Nor is Mac hardware actually better. One of the old Macs had the hard-drive too close to the CRT (yeah, awhile ago) and it would wipe it. Physically, macs probably have the same failure rate as everything else.

Sure, they look nice. And they do have good materials used.

But it's not true that they never crash or never have issues and are absolutely easy to use.

It's a computer. It has innate complexity.

You may still enjoy a mac. There's nothing intrinsically wrong with them other than they cost a lot more money
 

Janx

Hero
Well, I went for it. I now own an iMac.

I have typed in my Apple password about a thousand times today. With all its required upper case, lower case, numbers, cartwheels, and limericks.

I guess I replied too late, not that I had anything convincing to sway you :)



Let us know how you find the transition. I saw your other reply asking for some articles on just that topic...

I'd be curious on your impression to update my own view on the subject.
 

Morrus

Well, that was fun
Staff member
Well, so far I'm still in that "Ooh, that's different!" phase. It does take me longer to do stuff, mainly because I can't do repetitive stuff on autopilot any more. I assume that will change soon enough; at present it's just a case of learning how to replace my old working routines and shortcuts with new ones. Plus little things that closing windows and all that other stuff you do without thinking.

Love the display. Gorgeous.

Getting used to the mouse. It feels weird and unnatural right now. Again, I assume that will change.
 

Morrus

Well, that was fun
Staff member
I just discovered that I can Airplay over to my TV with single click. Either mirror the desktop or extend it. I like this!
 

Ryujin

Legend
Well, so far I'm still in that "Ooh, that's different!" phase. It does take me longer to do stuff, mainly because I can't do repetitive stuff on autopilot any more.

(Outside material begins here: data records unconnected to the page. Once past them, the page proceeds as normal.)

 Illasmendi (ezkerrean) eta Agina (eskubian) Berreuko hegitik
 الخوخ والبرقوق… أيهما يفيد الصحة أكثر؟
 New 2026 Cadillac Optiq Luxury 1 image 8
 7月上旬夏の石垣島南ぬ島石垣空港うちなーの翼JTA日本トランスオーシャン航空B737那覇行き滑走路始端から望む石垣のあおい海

I assume that will change soon enough; at present it's just a case of learning how to replace my old working routines and shortcuts with new ones. Plus little things that closing windows and all that other stuff you do without thinking.

Love the display. Gorgeous.

Getting used to the mouse. It feels weird and unnatural right now. Again, I assume that will change.

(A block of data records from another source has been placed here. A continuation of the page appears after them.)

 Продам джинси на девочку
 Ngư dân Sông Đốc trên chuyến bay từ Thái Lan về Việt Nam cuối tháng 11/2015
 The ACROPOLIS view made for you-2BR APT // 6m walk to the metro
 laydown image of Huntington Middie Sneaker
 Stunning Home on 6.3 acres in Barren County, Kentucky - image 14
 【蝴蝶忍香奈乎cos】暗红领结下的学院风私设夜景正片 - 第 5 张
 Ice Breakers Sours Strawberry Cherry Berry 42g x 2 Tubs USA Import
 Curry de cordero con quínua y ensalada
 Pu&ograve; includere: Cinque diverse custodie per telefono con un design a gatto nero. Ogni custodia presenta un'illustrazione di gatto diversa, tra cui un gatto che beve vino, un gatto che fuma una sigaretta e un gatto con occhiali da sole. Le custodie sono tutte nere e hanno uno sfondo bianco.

If you go to the Apple icon (upper left), system preferences, and then mouse, you can set up the separate left and right clicks to make things feel a little more natural to a Windows user.
 

Morrus

Well, that was fun
Staff member
Yeah, I got that. My main issue right now is email. It doesn't seem to like my Hotmail account. I cannot get it the mail app to show anything in my inbox, although it shows all my sent, deleted, junk, etc. mails just fine. Bizarrely, it's just the inbox out of all the folders it insists is empty. It's clearly connecting and syncing something, otherwise it wouldn't have kindly download the 9000 junk emails sitting in the Junk Mail folder. I'd much rather it downloaded the actual inbox, though!

Right now I have to have my old Windows PC sitting next to the iMac just for emails.